Question

(b) A car starts from rest and travels upwards along a straight road inclined at an angle of
5,0°
+
The length of the road is 450 m and the car has mass 800 kg. The speed of the car
increases at a constant rate and is 28 ms- at the top of the slope.
(i) Determine, for this car travelling up the slope,
1. its acceleration,​

Answer 1

Given:

A car starts from rest and travels upwards along a straight road inclined at an angle of

5°. The length of the road is 450 m and the mass of car is 800 kg. The speed of the car

increases at a constant rate and is 28 ms- at the top of the slope.

To find:

Net acceleration of the car

Calculation:

Let net acceleration of car be a ;

Since acceleration is constant, we can easily applied the equation of kinematics to solve this type of problems.
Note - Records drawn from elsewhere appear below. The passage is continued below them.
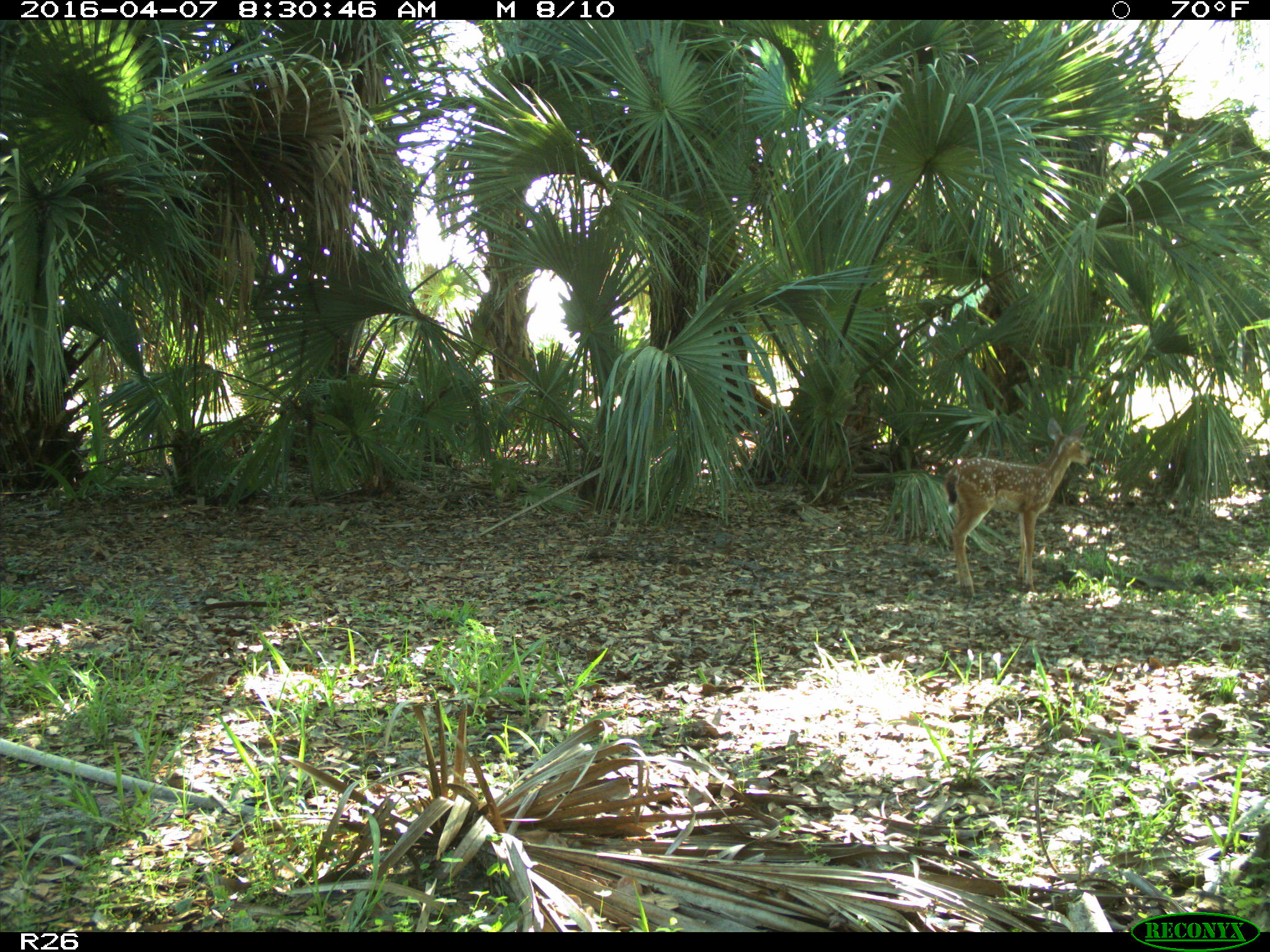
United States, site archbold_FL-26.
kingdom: Animalia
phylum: Chordata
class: Mammalia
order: Artiodactyla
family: Cervidae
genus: Odocoileus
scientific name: Odocoileus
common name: deer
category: unidentified deer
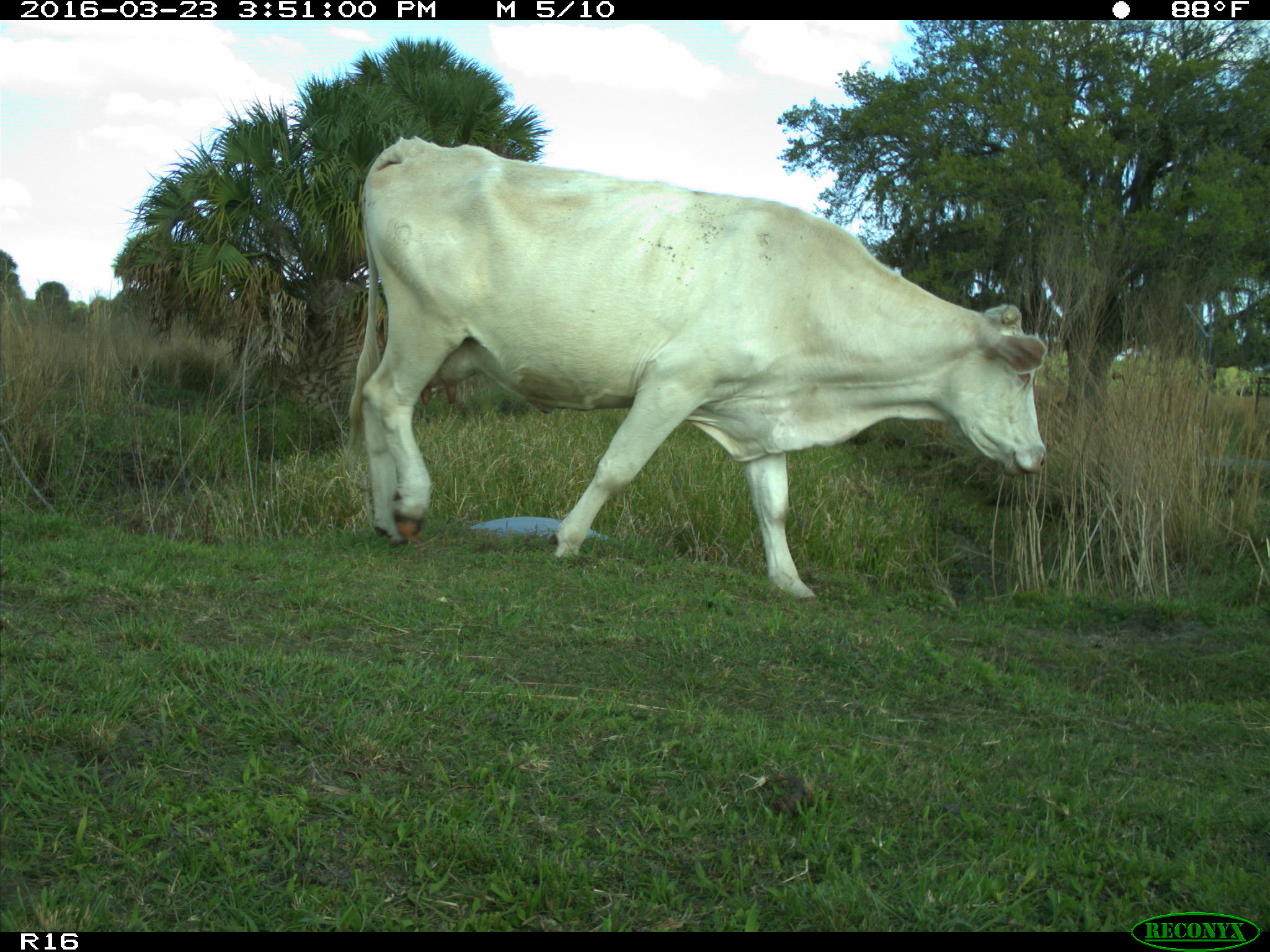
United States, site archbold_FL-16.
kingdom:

$\therefore \: {v}^{2} = {u}^{2} + 2as$

$= > {(28)}^{2} = {(0)}^{2} +( 2 \times a \times 450)$

$= > {(28)}^{2} = 2 \times a \times 450$

$= > \: 900a = 784$

$= > a = \dfrac{784}{900}$

$= > \: a = 0.87 \: m {s}^{ - 2}$

So, final answer is:

$\boxed{ \large{ \bold{\: a = 0.87 \: m {s}^{ - 2} }}}$

To Note:

• Net acceleration in this case is different from applied acceleration because net acceleration is obtained by subtracting the weight component [ $g\sin(\theta)$ ] from applied acceleration.